Octopi Listen

Tidal dreams of octopi slip-slurping over slippery stones in pools of liquid crystal flood my mind. Love is prehistoric and present. In the dead of night, my lover will come to be on a magic carpet remnant from Floors R’ Us. In the honesty of daylight, something with seven more brains than I have listens to me spin my yellow yarns, wondering why my stories are so simplistic.

Crusty Tuesdays

Crusty Tuesdays stick flyers about a month for sale in my old, chipped mailbox. I need a deal. Math has been chomping in my periphery. I threaten him with my angry blood. Rage washes over the periwinkle, petrified plane. Take my hands. Sew them to the monster you keep chained in your office behind the ad soaked computer monitor that logs your wasted time. I feel I am not real, which makes me true and evanescent. I’d like to buy a month. September, perhaps, savory and amber. Or July, polished until it gleams. But my funds cannot be found. Money hears my name and prances off to another pretend person.

Seasons

The grifting dawn begs for someone to appreciate her slovenly humidity, but none of us have gils and we are tired of swimming through air so thick that you can hear the water say to it, “Damn, you’re fine!” Summer calls me from a landline and asks me to pick up a movie at Blockbuster, and tell her how the children are enjoying their candy cigarettes. The children bob up and down like balloons, high on the thrill of looking adult. Fall is more subdued. He will write to me with a quill pen and say he isn’t coming, Summer has Heaven’s big brass door locked. Then he comes quietly, all at once. The water rains down on rotting leaves and we celebrate our breath, the rattle of our arthritic bones just beginning to clang as Winter caresses the door handle with her bony white hand.

Memory Number 42

Construction paper everywhere. I feel the colors with my fingertips. A rainbow of raw, unfettered childishness and possibility. The garden of papers that was a rainy day recess in Connecticut necessity. I had castles in mind. Later on I would mug Baudelaire and I found the mechanism of “beauty is truth, truth beauty,” ticking away like a watch in his left pocket. On this day, though, raindrops trample over me. My glaring deficiency of virtue and economy are on a television for everyone to marvel at whether they want to or not. Some day in the not too distant past I will get up and turn it off. Fear is an organist playing “Bitch” by Meredith Brooks, over and over again in the corner.

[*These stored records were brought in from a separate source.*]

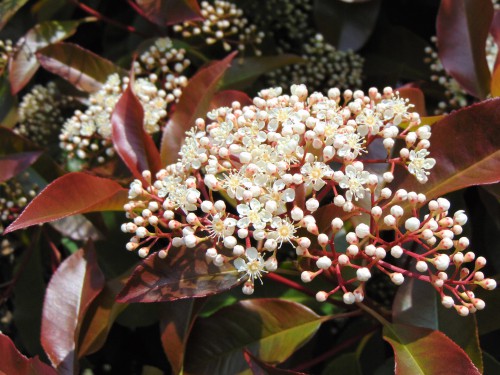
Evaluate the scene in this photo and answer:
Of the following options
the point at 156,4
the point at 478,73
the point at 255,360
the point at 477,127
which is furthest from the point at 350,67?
the point at 255,360

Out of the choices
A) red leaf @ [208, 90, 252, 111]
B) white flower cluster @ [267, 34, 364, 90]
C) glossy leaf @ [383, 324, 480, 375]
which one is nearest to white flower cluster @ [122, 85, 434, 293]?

Bee Hives into the Horizon

A flower never taunts a bee. Digging ditches in the prison of my psyche I find a sapphire. Quickly I put it over my eyes and peer through it to see the underside of this gossiping world – the truth quilted and fluffed and made by needles and violence. Stretching toward the sun is a talent of plants. Stretching toward the moon the predilection of women. And men? The men tend bee hives into the horizon.

Softness

In a world of cherished pink and heavenly yellow, I come singing. But slowly softness begins to cling to me like my shadow. His hands titillate my nipples as I step out of the steaming, mysterious shower. When my bones move out of place, he gently refashions me like furniture. The air is as cool as silk, my dreams hot as rumor. My man, tall and stony, wraps me in velvet and lays me on a pillow of desire that melds to my body. Eventually it is as though I was always a cloud, beautiful, billowy, and threatening the earth with my crisp, glassy lightning.

A Woman is a Swift and Terrible Thing

Serendipitous clouds zipper the sky together, giving me celestial visions of a river, clear and lifeless, rowing its way to the bay I never returned from. The corset on my tongue is too tight. I must tell this story only with sentient and acceptable words. What if I told you there was a curse as old as the sea, and only a woman with a backbone of pearl can see the black shroud of the curse over other women’s heads? A woman is a swift and terrible thing. I am all dressed up in this blue sequin gown, and have nowhere to go. I need to be careful here. My corset is tightening. What I mean to say is the inglorious sunset and all the aquariums beneath was the real thing, and my best shot at something as furry as happiness.

Math I Can Smell

Roaring orange fantasies float like a triangle song (waltz) until they blend with the dawn. Crunchy consciences brace with brittleness for the coming judgment. “Today is the day the Lord has made. Rejoice and be glad in it.” My rejoicing shaves off growths of fear bubbling out of my tired skin. He has to do that over and over, the dermatologist keeping me held above the flames. My mistakes cling to me like bacteria, multiplying. Math I can smell.

Invaded Empathy

The tide brings in a panorama of the future, a tableau of aliens celebrating our last tree. The forest in my mind is talkative. The chilling woods of my childhood beckons. Sometimes I walk away from my softened body, and float my personality like a pet balloon among the piercing stars. But on the shore of the land my great great great great great grandma tamed, an image of a metallic future of sleeping earth and invaded empathy.